» Stated goal: Please print the listing below word for word, leaving out the pictures.

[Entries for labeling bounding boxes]
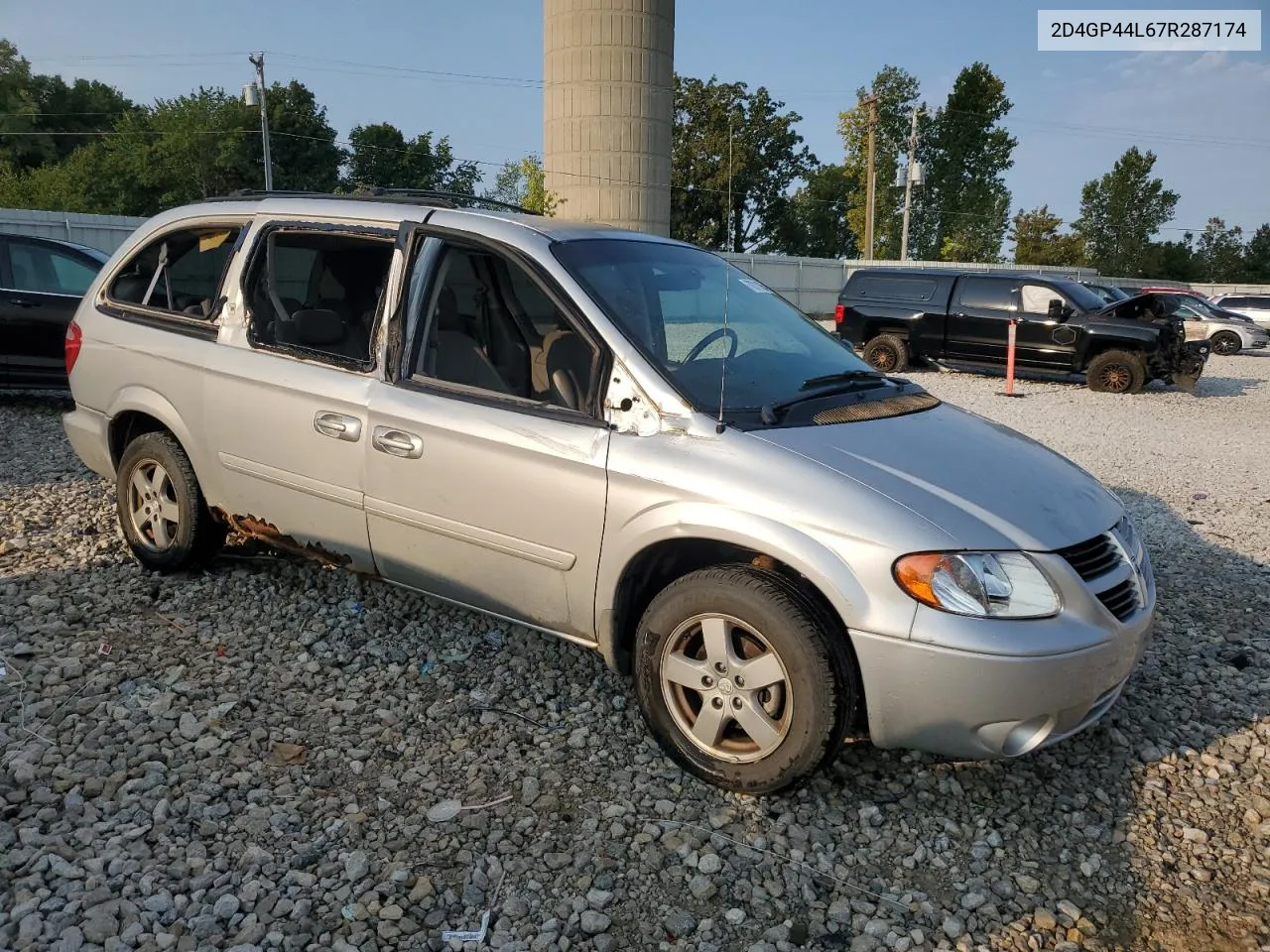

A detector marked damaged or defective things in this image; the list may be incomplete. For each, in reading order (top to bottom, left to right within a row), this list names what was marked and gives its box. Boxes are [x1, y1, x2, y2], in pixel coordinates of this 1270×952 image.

rust damage on door [210, 510, 355, 571]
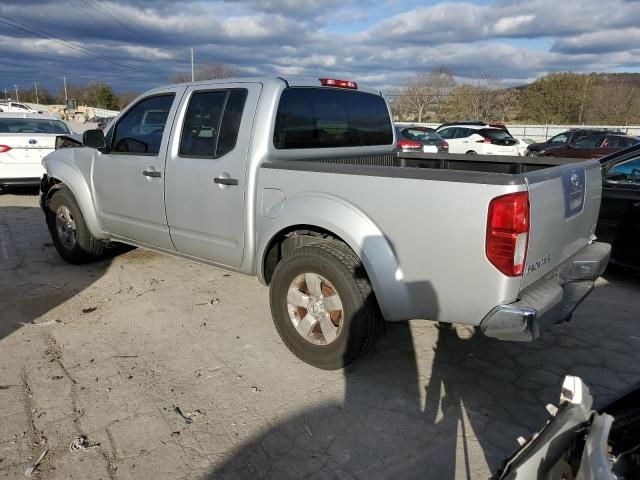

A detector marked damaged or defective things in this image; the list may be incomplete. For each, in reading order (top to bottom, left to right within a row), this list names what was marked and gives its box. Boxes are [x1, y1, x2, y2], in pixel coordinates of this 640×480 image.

cracked pavement [1, 192, 640, 480]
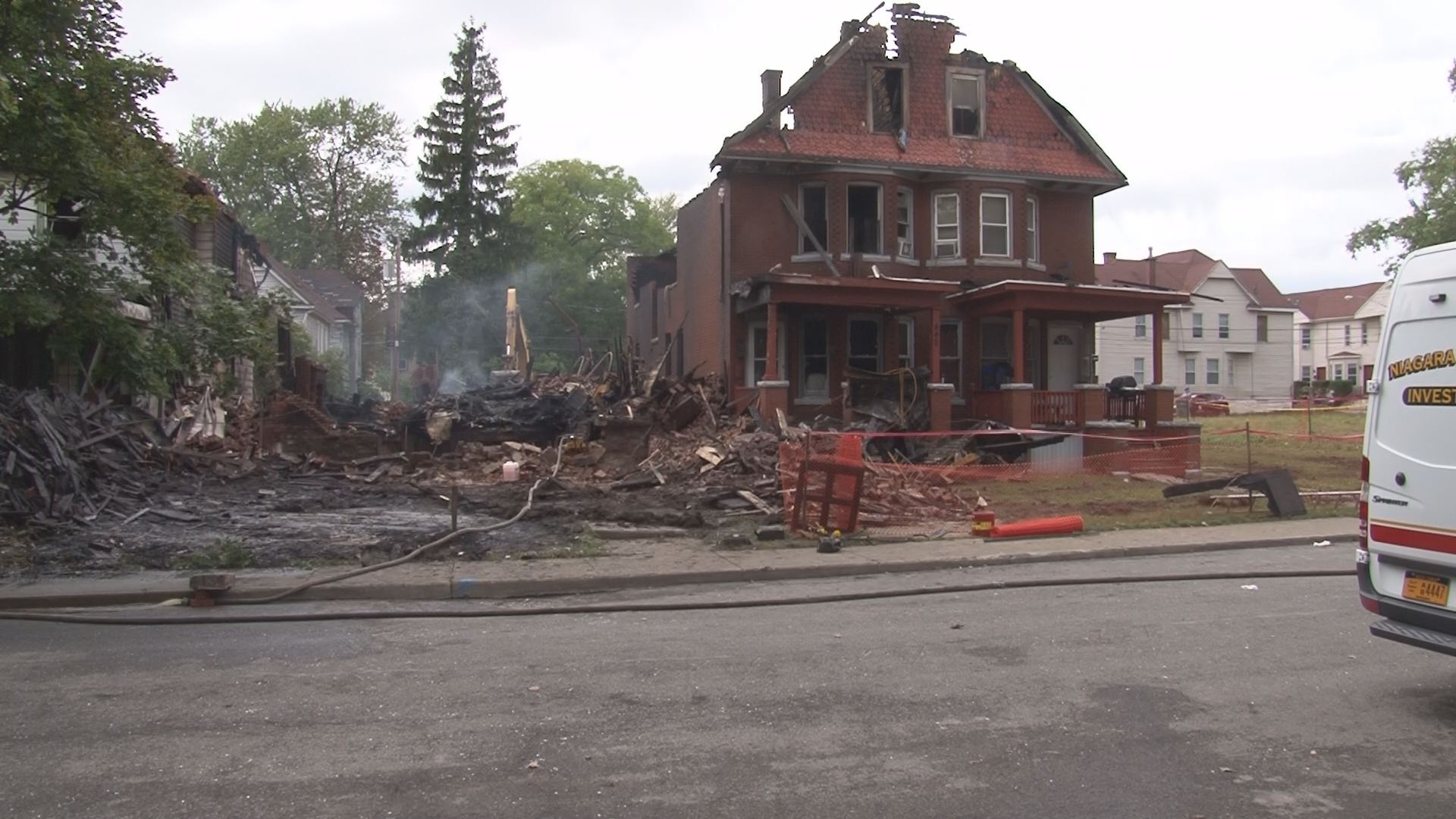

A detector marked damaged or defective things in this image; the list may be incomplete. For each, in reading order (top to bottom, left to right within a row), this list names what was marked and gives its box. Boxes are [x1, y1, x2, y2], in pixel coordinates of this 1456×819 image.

broken window [868, 65, 902, 133]
broken window [949, 74, 984, 137]
broken window [798, 184, 833, 252]
broken window [850, 182, 879, 253]
broken window [891, 189, 914, 256]
burned brick house [629, 5, 1194, 440]
broken window [937, 190, 961, 256]
broken window [978, 190, 1013, 255]
broken window [1025, 193, 1037, 260]
broken window [803, 316, 827, 396]
broken window [850, 316, 879, 372]
broken window [937, 318, 961, 393]
charred wood debris [2, 353, 1059, 533]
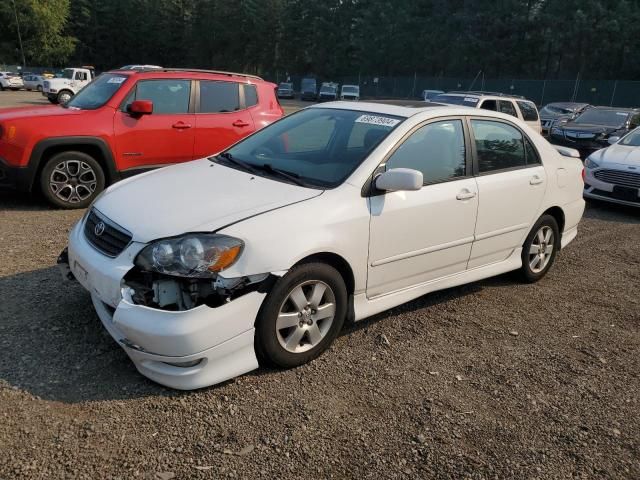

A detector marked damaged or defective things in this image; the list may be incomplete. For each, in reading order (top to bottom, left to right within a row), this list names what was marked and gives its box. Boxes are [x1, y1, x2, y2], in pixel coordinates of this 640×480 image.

crushed front bumper [62, 219, 264, 388]
cracked bumper panel [70, 219, 268, 388]
cracked bumper panel [90, 296, 260, 390]
broken headlight assembly [135, 233, 242, 278]
damaged white sedan [60, 102, 584, 390]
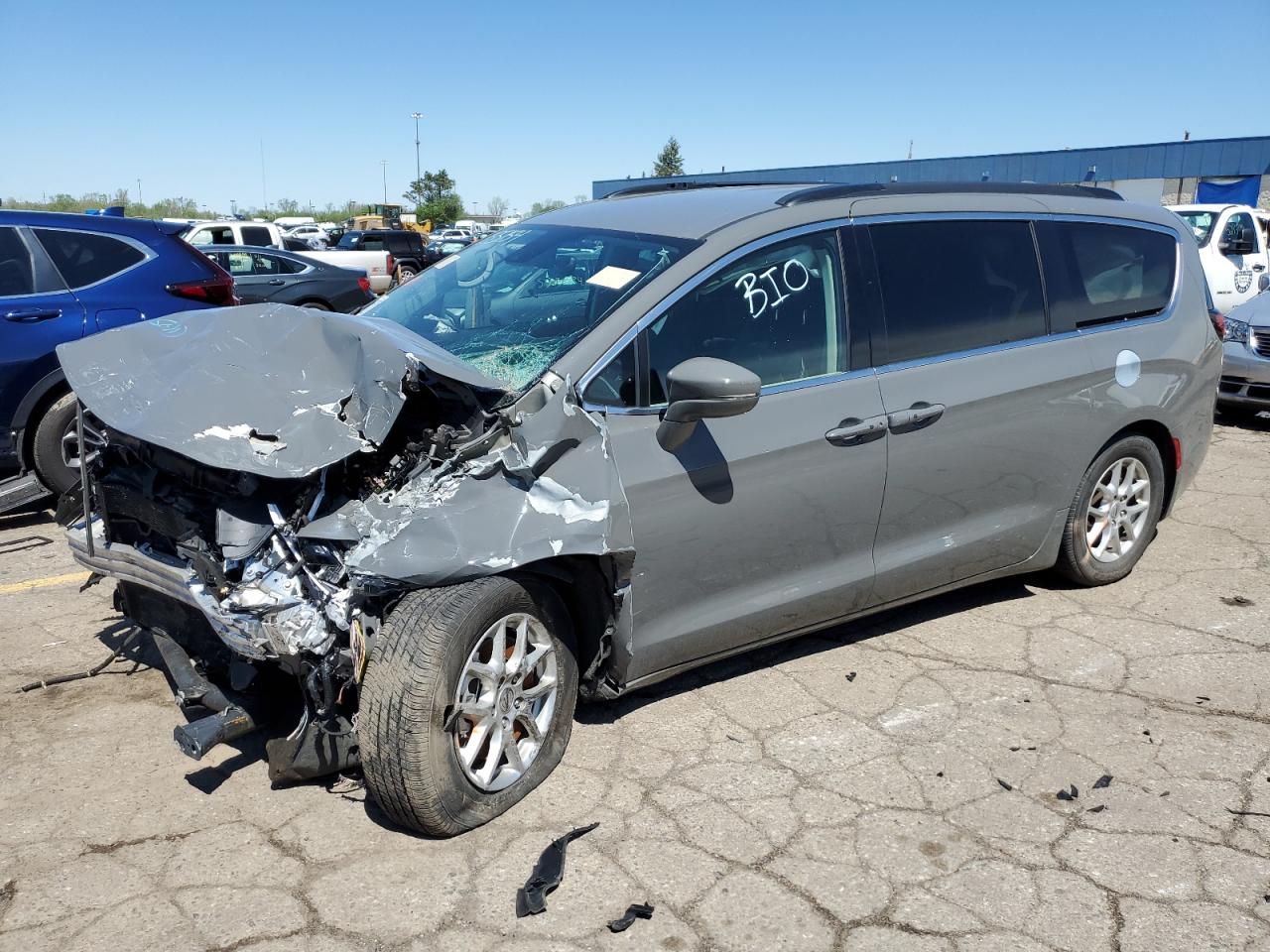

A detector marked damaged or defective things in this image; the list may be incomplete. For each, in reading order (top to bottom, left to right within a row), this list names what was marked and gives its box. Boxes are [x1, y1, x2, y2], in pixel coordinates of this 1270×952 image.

cracked windshield [357, 223, 695, 387]
cracked pavement [2, 418, 1270, 952]
severely damaged minivan [60, 184, 1222, 833]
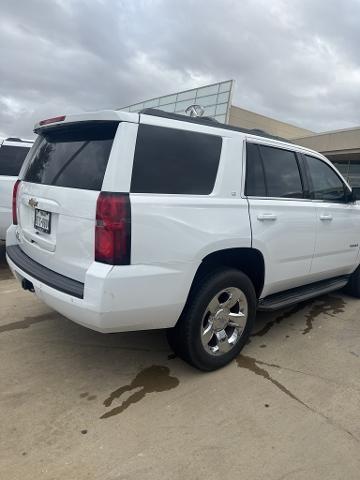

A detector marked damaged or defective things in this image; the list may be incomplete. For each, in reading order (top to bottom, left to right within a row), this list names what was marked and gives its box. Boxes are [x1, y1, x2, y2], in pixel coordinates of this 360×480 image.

cracked concrete [0, 246, 358, 478]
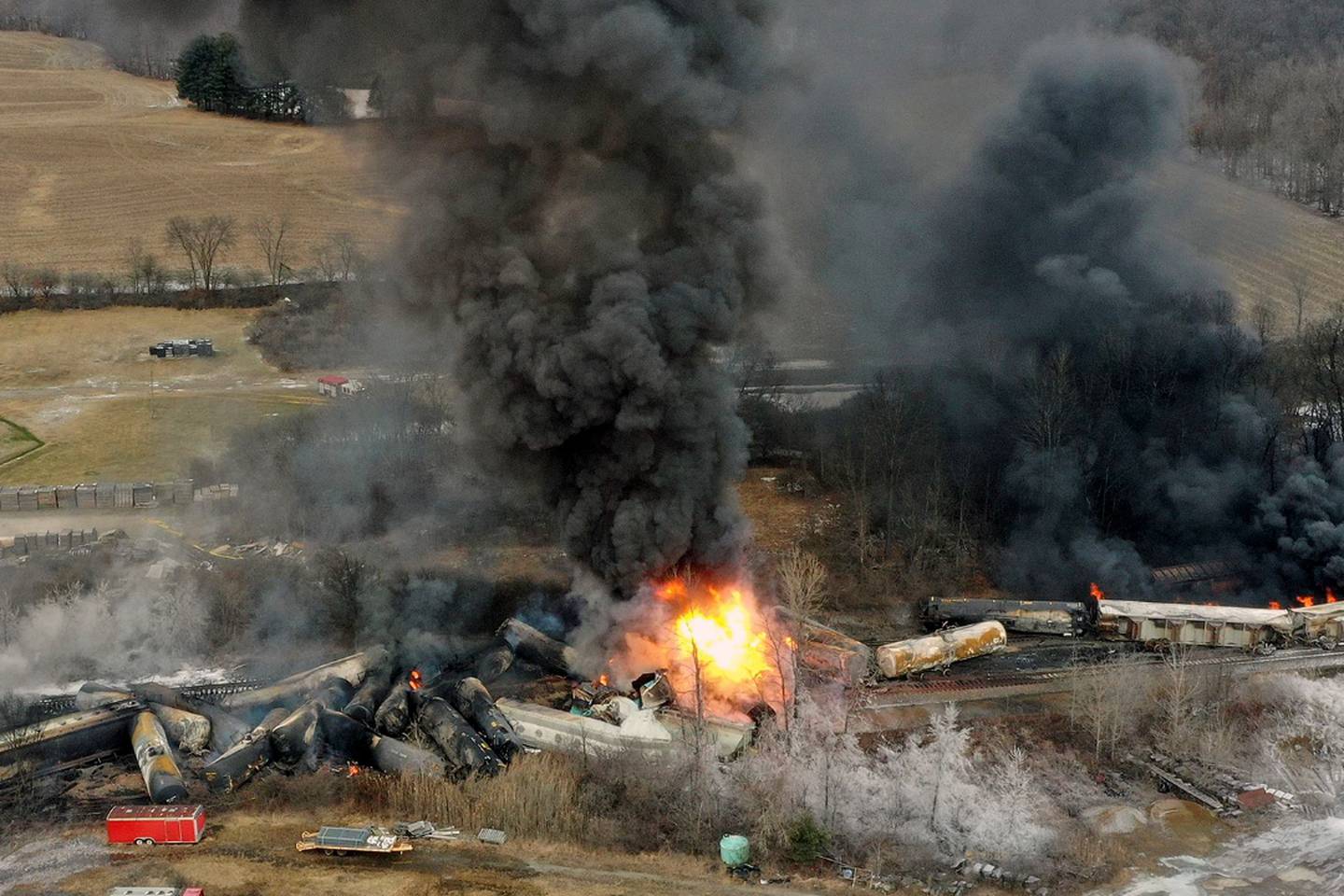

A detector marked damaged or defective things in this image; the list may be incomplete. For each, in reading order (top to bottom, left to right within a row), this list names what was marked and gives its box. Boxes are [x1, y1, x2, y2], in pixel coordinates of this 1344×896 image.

wrecked railcar [875, 623, 1005, 679]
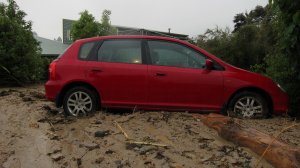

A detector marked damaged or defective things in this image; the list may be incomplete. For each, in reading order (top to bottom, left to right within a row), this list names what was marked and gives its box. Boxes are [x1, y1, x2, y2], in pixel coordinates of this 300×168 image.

damaged road [0, 86, 298, 167]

» Response to the exercise:
A detector marked damaged or defective things in this image; the list may be incomplete. For each, in reading order (top to bottom, left to right within a row), this list names what was marked and gives its box. Boxes are [x1, y1, x2, y2], in pixel coordinates of this 1270×952 image.

rust damage on door [210, 510, 355, 571]

A detector marked damaged or defective things in this image; the list may be incomplete. For each, in reading order (top to bottom, left to right within a row), this list names what was marked and gives its box. Boxes are [x1, y1, x2, y2], in pixel coordinates of this 640×480 image.

cracked pavement [1, 192, 640, 480]

A detector marked damaged or defective things in this image; the list may be incomplete. For each, in reading order (top to bottom, left to right within a row), this list names what was marked and gives its box. Boxes are [x1, y1, x2, y2], in pixel coordinates of this 1456×819 image.

broken window [868, 65, 902, 133]
broken window [949, 74, 984, 137]
broken window [798, 184, 833, 252]
broken window [850, 182, 879, 253]
broken window [891, 189, 914, 256]
burned brick house [629, 5, 1194, 440]
broken window [937, 190, 961, 256]
broken window [978, 190, 1013, 255]
broken window [1025, 193, 1037, 260]
broken window [803, 316, 827, 396]
broken window [850, 316, 879, 372]
broken window [937, 318, 961, 393]
charred wood debris [2, 353, 1059, 533]

A detector marked damaged or defective things in this image; the list may be incomplete. For each, in reading order (top to bottom, left to right within a row), this list names what was marked and gives its box. Boxes are [x1, y1, x2, y2], in pixel coordinates of this 640×480 image.

crushed front bumper [62, 219, 264, 388]
cracked bumper panel [70, 219, 268, 388]
cracked bumper panel [90, 296, 260, 390]
broken headlight assembly [135, 233, 242, 278]
damaged white sedan [60, 102, 584, 390]

A detector marked damaged or defective things in this image; the list may be incomplete. For each, in reading order (top to bottom, left to right within a row), this list names what was marked and gives its box. Boxes are [x1, y1, x2, y2], in pixel coordinates of this 1270×952 image.

cracked windshield [357, 223, 695, 387]
cracked pavement [2, 418, 1270, 952]
severely damaged minivan [60, 184, 1222, 833]

A detector marked damaged or defective things in this image; the list may be incomplete. For each, in reading order (top to bottom, left to right within a row), this list names what was marked and gives its box. Boxes are [x1, y1, x2, y2], in pixel coordinates of this 360×480 image.

cracked concrete [0, 246, 358, 478]

A detector marked damaged or defective things in this image; the list may be incomplete. For each, in reading order (top to bottom, left to right within a row), this list names what was marked and gives its box. Boxes are [x1, y1, x2, y2], in pixel coordinates of this 1344×896 image.

wrecked railcar [875, 623, 1005, 679]

A detector marked damaged or defective things in this image; the list may be incomplete. For each, in reading order (top to bottom, left to right within a row), this list names what was marked and gives its box. Boxes are [x1, y1, x2, y2], in pixel coordinates of this 300×168 image.

damaged road [0, 86, 298, 167]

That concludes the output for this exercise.